When the Indiana legislature meets again in January, they might consider reforming the way the state of Indiana collects personal property taxes from businesses, which is making Burns Harbor Clerk-Treasurer nervous, Jane Jordan.

Jordan said it would be particularly devastating for the city if the legislature completely eliminated personal property taxes for businesses.

Two-thirds of the city’s tax base is generated through personal property tax, and most of it is collected on the value of equipment inside the massive Cleveland-Cliffs plant.

The city’s total tax value would drop from $ 662.6 million to $ 258.6 million. Jordan said this would mean that to make up the difference, property taxes for residents could potentially triple.

Matt Greller is the CEO of Accelerate Indiana Municipalities in Indianapolis, a trade association that advocates for municipal and municipal governments in Indiana. Greller said Jordan had good reason to be concerned.

“It would be a huge success for this community,” said Greller. “Burns Harbor is in a unique position because they are so dependent on one industry. “

However, Greller said he didn’t believe the Indiana legislature would eliminate personal property taxes for businesses. Greller said that the way Indiana taxes are structured, business property tax provides significant revenue for cities, towns and schools.

But he thinks the legislature will look for ways to lower personal property taxes for big business, and that should always be a concern.

Currently, industries are allowed to claim depreciation on equipment, but cannot go below 30% of its value, Greller said. For example, a steel mill might buy a piece of equipment for $ 1 million and, after a number of years, might claim that the value has dropped to $ 300,000.

Greller said lawmakers are likely considering allowing companies to write down the value of older equipment by as much as 15% or even zero.

Jordan said it was difficult to determine what the dollar impact would be on Burns Harbor if the legislature allowed a company to claim a higher capital cost allowance for equipment.

Supporters of property tax reform for businesses argue that it is “an archaic tax that discourages business growth,” Greller said. Another argument is that lowering personal property taxes for businesses could potentially encourage investment, Greller said.

“We are not opposed to the changes,” said Greller. “But we need dollar-for-dollar replacement income to ensure that local government can continue to provide the services voters expect.”

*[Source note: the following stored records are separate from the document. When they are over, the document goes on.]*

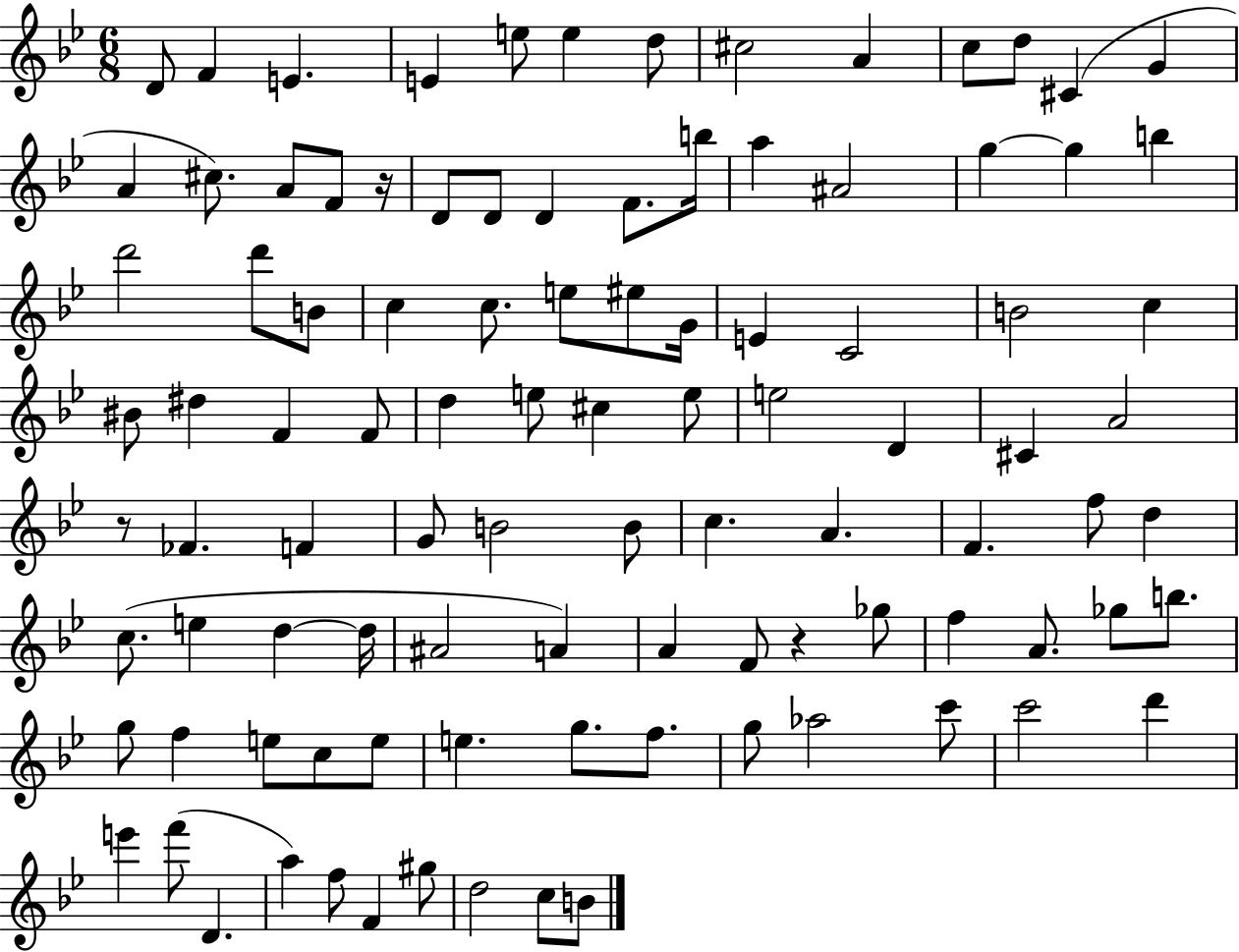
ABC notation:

X:1
T:Untitled
M:6/8
L:1/4
K:Bb
D/2 F E E e/2 e d/2 ^c2 A c/2 d/2 ^C G A ^c/2 A/2 F/2 z/4 D/2 D/2 D F/2 b/4 a ^A2 g g b d'2 d'/2 B/2 c c/2 e/2 ^e/2 G/4 E C2 B2 c ^B/2 ^d F F/2 d e/2 ^c e/2 e2 D ^C A2 z/2 _F F G/2 B2 B/2 c A F f/2 d c/2 e d d/4 ^A2 A A F/2 z _g/2 f A/2 _g/2 b/2 g/2 f e/2 c/2 e/2 e g/2 f/2 g/2 _a2 c'/2 c'2 d' e' f'/2 D a f/2 F ^g/2 d2 c/2 B/2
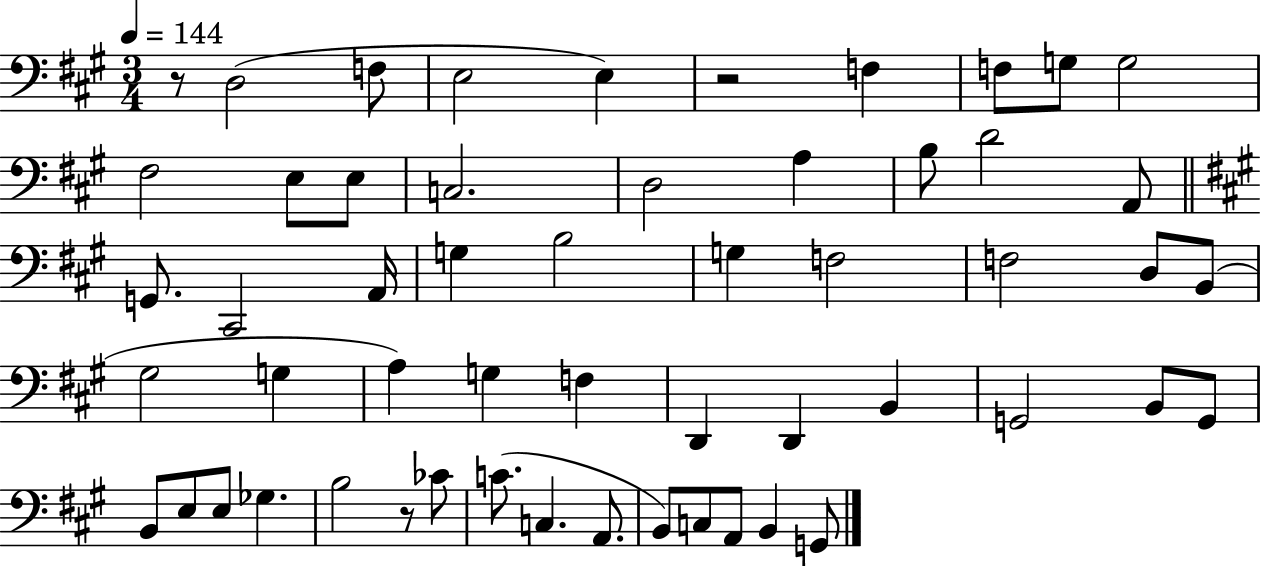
X:1
T:Untitled
M:3/4
L:1/4
K:A
z/2 D,2 F,/2 E,2 E, z2 F, F,/2 G,/2 G,2 ^F,2 E,/2 E,/2 C,2 D,2 A, B,/2 D2 A,,/2 G,,/2 ^C,,2 A,,/4 G, B,2 G, F,2 F,2 D,/2 B,,/2 ^G,2 G, A, G, F, D,, D,, B,, G,,2 B,,/2 G,,/2 B,,/2 E,/2 E,/2 _G, B,2 z/2 _C/2 C/2 C, A,,/2 B,,/2 C,/2 A,,/2 B,, G,,/2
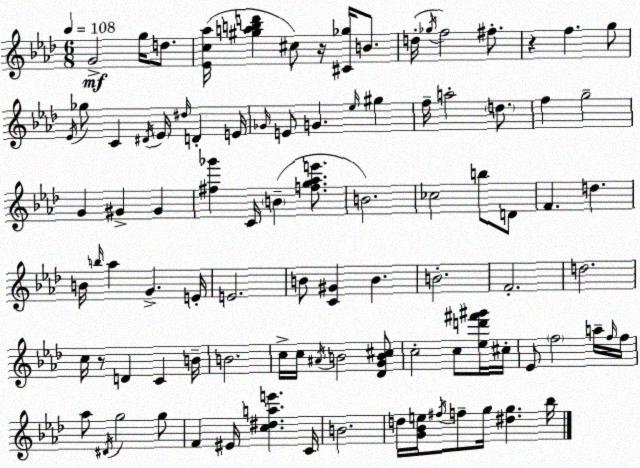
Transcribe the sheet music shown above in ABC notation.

X:1
T:Untitled
M:6/8
L:1/4
K:Fm
G2 g/4 d/2 [_Ec_a]/4 [^gabd'] ^c/2 z/4 [^C_g]/4 B/2 d/4 _g/4 f2 ^f/2 z f g/2 _E/4 _g/2 C ^D/4 _E/4 ^d/4 D E/4 _G/4 E/2 G _e/4 ^g f/4 a2 d/2 f g2 G ^G ^G [^f_g'] C/4 B [fg_ae']/2 B2 _c2 b/2 D/2 F d B/4 b/4 _a G E/4 E2 B/2 [C^G] B B2 F2 d2 c/4 z/2 D C B/4 B2 c/4 c/4 ^A/4 B2 [_DGB^c]/2 c2 c/2 [_ed'^f'^g']/4 ^c/4 _E/2 f2 a/4 f/4 f/4 _a/2 ^D/4 g2 g/2 F ^E/4 [c^dae'] C/4 B2 d/4 [G_Be]/4 ^f/4 f/2 g/4 [^dg] _b/4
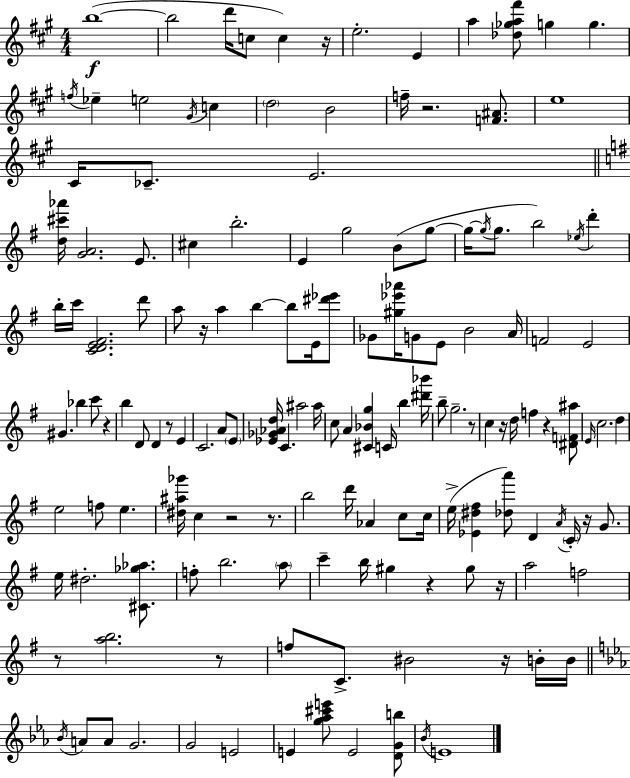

While Burns Harbor could be hit the hardest by the personal property tax changes, Jordan said all of Porter County would be affected. The Duneland School Corporation benefits from the Cleveland-Cliffs Personal Property Tax. Porter County’s total tax value would also decrease, impacting the collection of tax levies countywide, Jordan said.

Porter County Assessor Jon Snyder noted that changes to personal property tax laws would also affect collections at the Midwest plant of the US Steel Corporation, a major employer in Portage and County of Carry.

“It would have a ripple effect,” Snyder said.

However, Snyder said he didn’t think lawmakers would go so far as to eliminate property tax from businesses.

“I’ve seen similar ideas year after year,” Snyder said. The likely outcome, Snyder said, is that the legislature could consider smaller changes that can be made to personal property taxes.